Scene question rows
━━━━
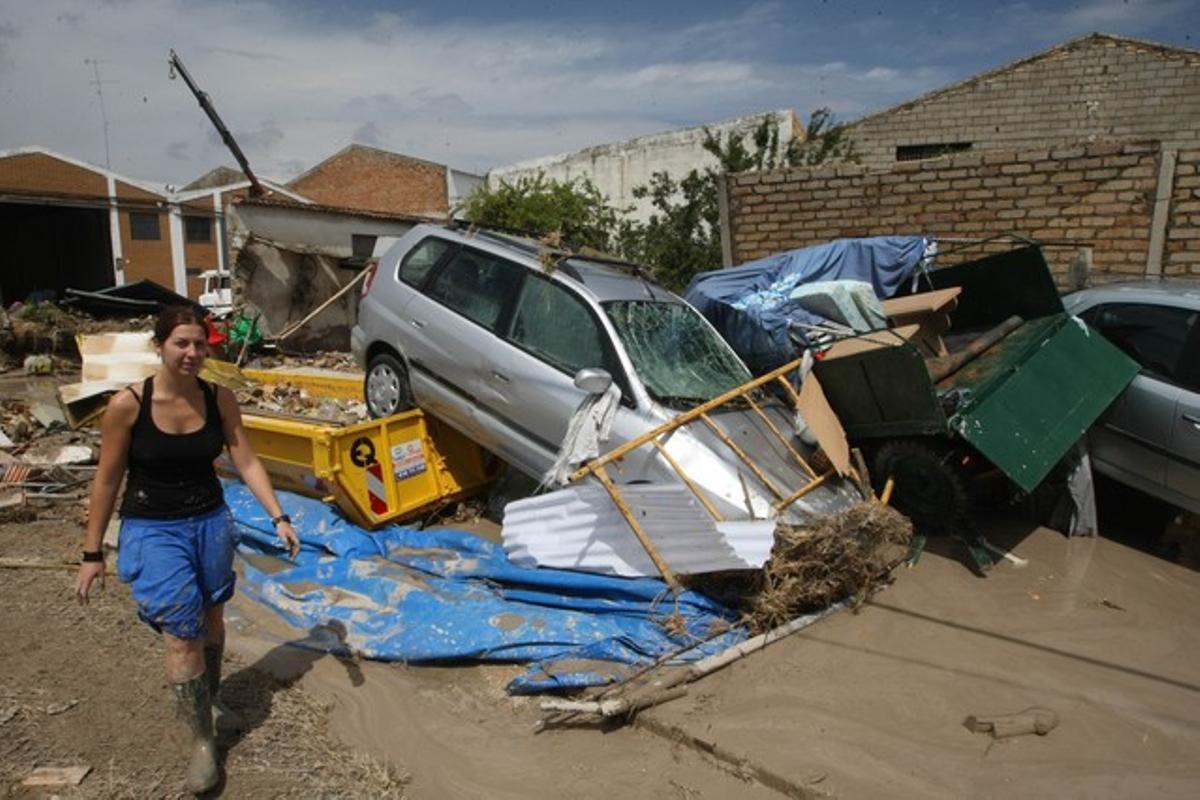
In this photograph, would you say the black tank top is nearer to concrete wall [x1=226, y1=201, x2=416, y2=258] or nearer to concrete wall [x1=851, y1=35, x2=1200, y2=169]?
concrete wall [x1=226, y1=201, x2=416, y2=258]

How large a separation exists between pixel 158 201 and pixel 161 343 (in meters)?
34.8

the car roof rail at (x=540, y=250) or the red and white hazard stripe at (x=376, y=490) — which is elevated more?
━━━━
Requirements. Copy out all of the rows above word for word, leaving out the pictures.

Full solution.
In this photograph, would you say the black tank top is nearer to concrete wall [x1=226, y1=201, x2=416, y2=258] or nearer to concrete wall [x1=851, y1=35, x2=1200, y2=169]?
concrete wall [x1=226, y1=201, x2=416, y2=258]

How large a separation exists between pixel 158 201 and pixel 161 343 (in meters)?
34.8

the car roof rail at (x=540, y=250) or the red and white hazard stripe at (x=376, y=490) — which is elevated more?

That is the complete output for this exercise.